Formal whole brain death or brainstem death can only be determined after conformation of the absence of all brainstem reflexes and ancillary tests like the EEG and apnoea test (which are mandatory in several EU countries).
The proposed definition can be used as a point of departure for retrospective chart analysis, as recognition for potential organ donors for prospective determination and, derived from this, the estimation of the number of potential organ donors and its conversion rate in actual organ donors. The definition can also be used as a clinical recognition tool.
If a patient, who meets every criterion of a potential heart-beating organ, does not become a donor, it is de facto because of factors on a medical level or on a social level. Reasons on a medical level are patients who do not fulfil the formal criteria for complete brain death, are not considered or recognised by physicians and nurses, or who suffer from circulatory instability or cardiovascular arrest during the procedure. However, these patients could become non-heart beating organ donors, if logistically possible, after they died of circulatory arrest. Optimisation of the haemodynamic system and overall physiology of patients with imminent brain death will decrease the number of donors lost for this reason [23, 25]. Education of physicians and nurses has been shown to be an improvement for consent rates . Reasons of non-procurement on a social level include family refusal or prior patient refusal. These reasons are modifiable by education of the general population to increase awareness and understanding of brain death [39, 40]. Targeting such education campaigns appropriately requires insight into the relative contribution of medical and social attitudes on non-organ procurement.

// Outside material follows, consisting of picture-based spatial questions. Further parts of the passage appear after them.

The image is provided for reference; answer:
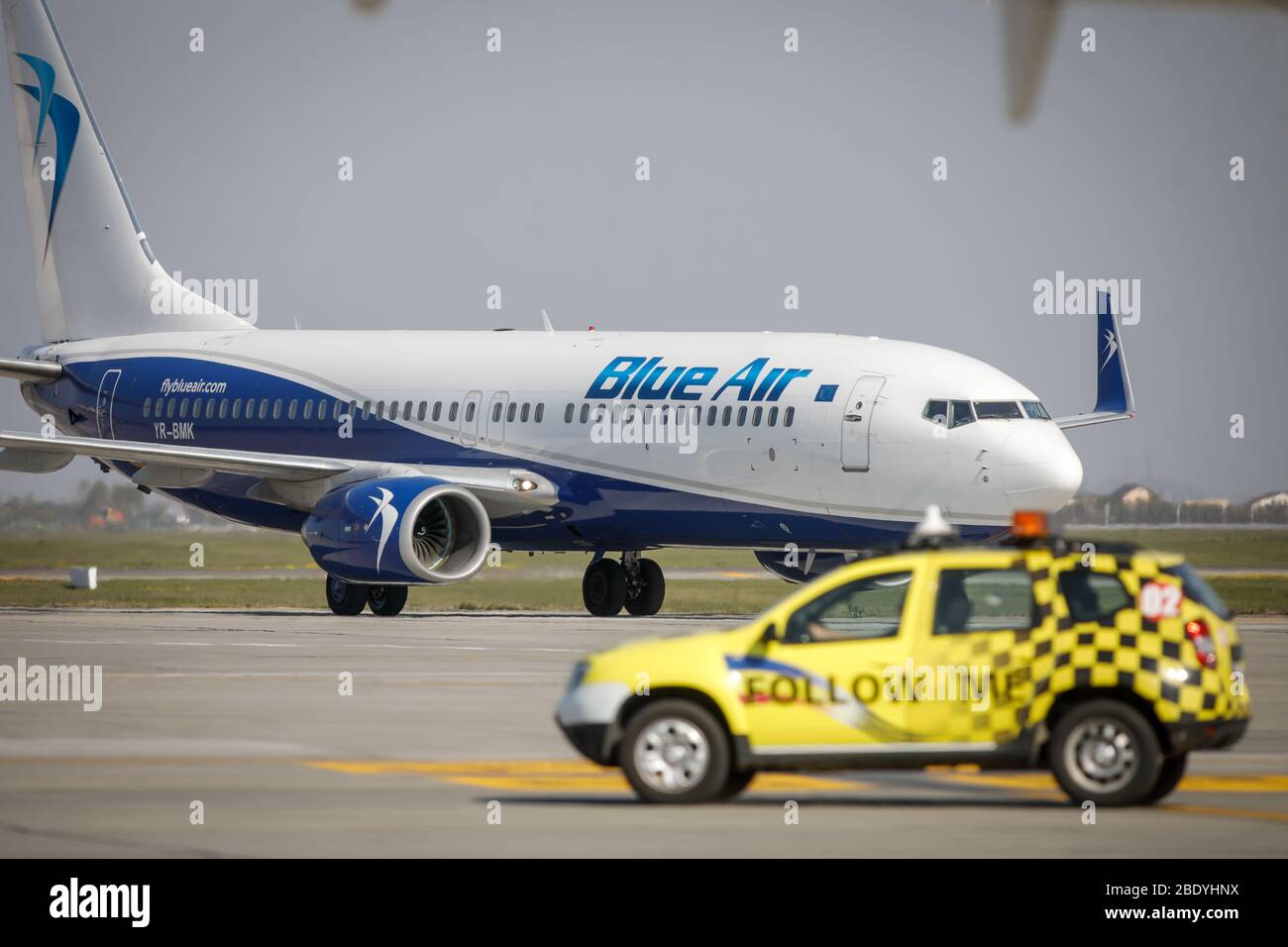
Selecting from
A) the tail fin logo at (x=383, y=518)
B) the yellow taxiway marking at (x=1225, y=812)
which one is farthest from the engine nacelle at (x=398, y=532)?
the yellow taxiway marking at (x=1225, y=812)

Simpkin et al.  and Siminoff et al.  both evaluated the factors that influence relatives’ consent for donation of solid organs. Families were more willing to give consent for donation when they had been given enough information about brain death and the donation process to make an informed decision. The time given to families to make the decision was also an important factor in the discussion and consent process of a family. With timely recognition of a potential organ donor and adequate specialised care to preserve the organs for donation, should that be the case, it is possible to offer families information and time for ample discussion.

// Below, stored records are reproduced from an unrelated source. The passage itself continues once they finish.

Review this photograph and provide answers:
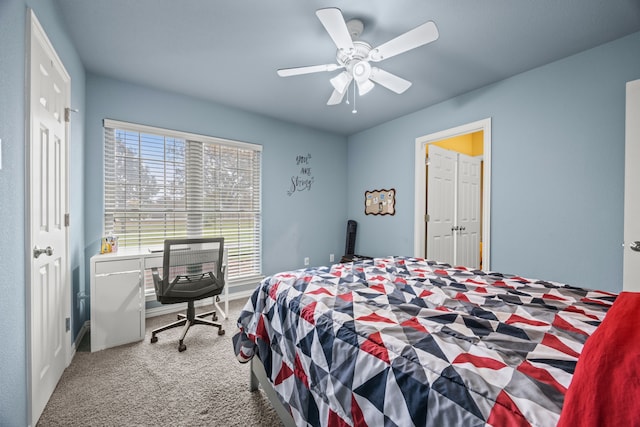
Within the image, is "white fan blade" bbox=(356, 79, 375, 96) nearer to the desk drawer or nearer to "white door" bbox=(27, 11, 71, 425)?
"white door" bbox=(27, 11, 71, 425)

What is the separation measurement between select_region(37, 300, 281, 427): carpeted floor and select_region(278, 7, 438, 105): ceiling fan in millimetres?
2146

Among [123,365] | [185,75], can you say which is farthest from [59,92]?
[123,365]

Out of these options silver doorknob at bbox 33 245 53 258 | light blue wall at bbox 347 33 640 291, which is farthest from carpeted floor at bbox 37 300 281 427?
light blue wall at bbox 347 33 640 291

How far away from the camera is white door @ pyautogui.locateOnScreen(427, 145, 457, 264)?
3561mm

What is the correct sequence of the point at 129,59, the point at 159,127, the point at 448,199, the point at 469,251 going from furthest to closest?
1. the point at 469,251
2. the point at 448,199
3. the point at 159,127
4. the point at 129,59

We choose to make a more strict definition of a potential organ donor than, for example, the OPTN criteria. The reason for this is twofold. First, with a stricter definition, used as clinical recognition tool and referral tool, the sparse resources of an OPO (and ICU) will only be deployed for those patients with the highest chance to become brain(stem) dead and eventually, if consent is given, become a donor. Second, systematic chart reviews for measuring the actual potential for organ donation has become the gold standard in the US and Europe . With this in mind, we aimed to develop a tool that measures a realistic pool of potential organ donors and thus a realistic conversion rate that can be widely applied. We think that our proposal is open for debate by the professionals and procurement organisations. One of the aims of this paper is to engage a discussion about the potential of heart-beating organ donors in a group with a hopeless neurological outcome.

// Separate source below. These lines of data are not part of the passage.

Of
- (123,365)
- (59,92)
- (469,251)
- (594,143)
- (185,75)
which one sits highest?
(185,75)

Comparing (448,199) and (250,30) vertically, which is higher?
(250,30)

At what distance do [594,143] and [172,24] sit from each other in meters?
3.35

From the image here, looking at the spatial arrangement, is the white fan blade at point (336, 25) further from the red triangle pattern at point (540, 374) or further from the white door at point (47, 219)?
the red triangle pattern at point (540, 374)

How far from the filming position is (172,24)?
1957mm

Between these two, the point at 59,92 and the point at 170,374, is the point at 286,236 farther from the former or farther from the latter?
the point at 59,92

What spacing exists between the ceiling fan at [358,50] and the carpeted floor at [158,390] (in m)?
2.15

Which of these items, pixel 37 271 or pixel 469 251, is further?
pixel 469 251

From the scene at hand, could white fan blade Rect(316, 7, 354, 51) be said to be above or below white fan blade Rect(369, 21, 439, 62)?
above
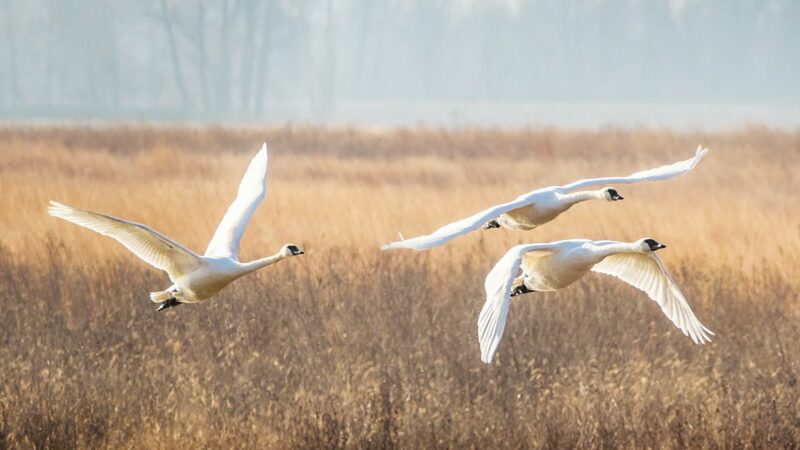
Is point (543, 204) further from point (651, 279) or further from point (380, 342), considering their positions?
point (380, 342)

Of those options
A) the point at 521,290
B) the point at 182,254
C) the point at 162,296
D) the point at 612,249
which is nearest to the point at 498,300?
the point at 521,290

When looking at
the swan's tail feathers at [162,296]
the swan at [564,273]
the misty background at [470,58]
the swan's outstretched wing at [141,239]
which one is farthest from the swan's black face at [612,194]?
the misty background at [470,58]

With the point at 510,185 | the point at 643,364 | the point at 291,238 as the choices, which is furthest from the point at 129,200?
the point at 643,364

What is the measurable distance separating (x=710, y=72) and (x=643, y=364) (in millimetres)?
100548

In this article we propose criteria for determination of Imminent Brain Death and a practical, widely applicable definition of a potential organ donor based on unambiguous criteria for imminent brain death, which can be seen as a precursor for organ donation. The definition of imminent brain death can be used as a starting point for potential organ donor recognition on the ICU or retrospective medical chart analysis. Further study is needed to determine how many patients fulfilling the definition of imminent brain death will actually become organ donors.